PROMPT —
Copy out each line containing "resting" from the entries below.

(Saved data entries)
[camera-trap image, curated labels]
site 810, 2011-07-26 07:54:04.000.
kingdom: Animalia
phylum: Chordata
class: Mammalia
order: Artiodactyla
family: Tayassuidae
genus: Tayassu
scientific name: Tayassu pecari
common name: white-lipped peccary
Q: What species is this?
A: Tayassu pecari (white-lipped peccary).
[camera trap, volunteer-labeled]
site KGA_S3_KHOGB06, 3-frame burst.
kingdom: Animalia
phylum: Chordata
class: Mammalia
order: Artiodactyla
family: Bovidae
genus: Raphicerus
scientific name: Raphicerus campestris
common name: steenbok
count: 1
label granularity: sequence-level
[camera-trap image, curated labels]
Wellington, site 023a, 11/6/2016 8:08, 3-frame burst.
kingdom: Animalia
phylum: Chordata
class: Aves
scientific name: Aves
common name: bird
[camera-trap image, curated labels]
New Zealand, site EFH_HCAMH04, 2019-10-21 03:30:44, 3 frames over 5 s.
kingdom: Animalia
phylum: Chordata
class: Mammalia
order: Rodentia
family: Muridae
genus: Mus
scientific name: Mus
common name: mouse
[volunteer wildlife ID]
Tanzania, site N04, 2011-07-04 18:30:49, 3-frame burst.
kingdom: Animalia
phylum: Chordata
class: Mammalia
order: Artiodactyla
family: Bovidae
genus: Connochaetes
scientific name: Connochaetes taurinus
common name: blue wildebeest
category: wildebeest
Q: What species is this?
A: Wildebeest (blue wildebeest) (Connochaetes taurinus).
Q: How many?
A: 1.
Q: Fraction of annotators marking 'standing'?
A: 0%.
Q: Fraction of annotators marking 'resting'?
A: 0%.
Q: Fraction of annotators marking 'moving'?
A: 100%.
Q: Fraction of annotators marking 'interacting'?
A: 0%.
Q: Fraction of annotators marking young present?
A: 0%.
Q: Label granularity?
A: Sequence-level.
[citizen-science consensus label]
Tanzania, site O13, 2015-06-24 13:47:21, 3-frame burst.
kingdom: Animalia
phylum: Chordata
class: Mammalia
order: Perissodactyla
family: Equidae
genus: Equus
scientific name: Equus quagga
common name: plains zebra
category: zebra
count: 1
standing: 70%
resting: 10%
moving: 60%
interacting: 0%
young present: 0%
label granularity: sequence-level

SOLUTION TO THIS EXERCISE —
Q: Fraction of annotators marking 'resting'?
resting: 10%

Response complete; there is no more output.